Despite a long and successful history of resolving civil disputes effectively and timely by jury trials, the right to have civil juries decide medical malpractice claims is becoming elusive in many U.S. states. Medical malpractice insurance companies, large corporate hospital systems, and self-interest health care provider associations have banded together and have spent countless thousands of dollars in lobbying state legislators throughout the United States to enact laws that financially benefit health care providers but harm the victims of medical malpractice. Many victims of medical malpractice are completely unaware that their state legislatures have bartered away their constituents’ constitutional rights to the highest bidders, by enacting laws that compromise the previously unfettered right to have a civil jury decide medical malpractice claims.

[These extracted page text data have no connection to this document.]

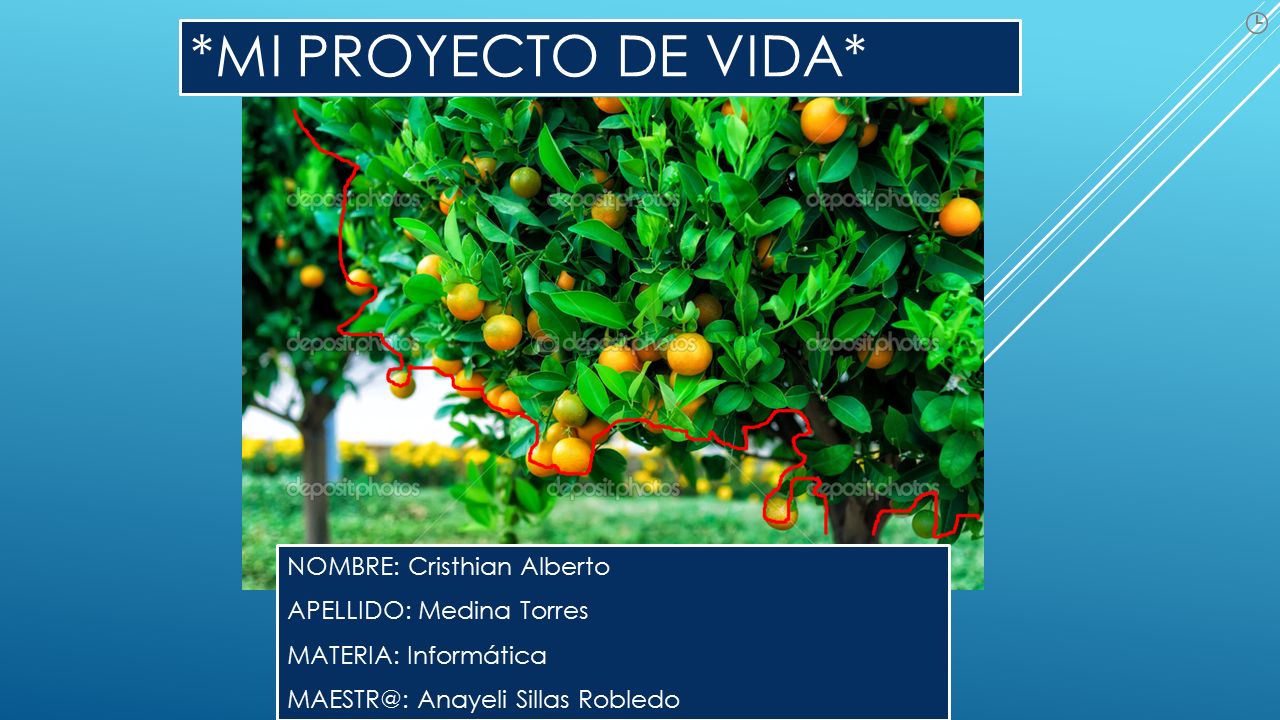 *MI PROYECTO DE VIDA*

depositphotos depositphotos depositphotos
depositphotos depositphotos depositphotos
depositphotos depositphotos depositphotos

NOMBRE: Cristhian Alberto
APELLIDO: Medina Torres
MATERIA: Informática
MAESTR@: Anayeli Sillas Robledo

The most vocal advocates for the disparate patients who have been harmed by medical negligence are the medical malpractice lawyers who represent them in claims against negligent health care providers. Medical malpractice lawyers work tirelessly to obtain justice for their clients and, at the same time, to advocate for safe medical practices. Oftentimes it is only after a medical malpractice claim is pursued that state boards of medicine and health care providers’ employers, such as hospitals, become aware that certain medical providers provide incompetent care, or worse, and that innocent and vulnerable patients are suffering serious harm as a result.
It is our intention at MedicalMalpracticeLawyers.com to continue to provide informative and relevant blog posts that help people understand the ever-changing legal terrain of medical malpractice in the United States, and to help medical malpractice victims in the United States find local medical malpractice lawyers in their state who may assist them.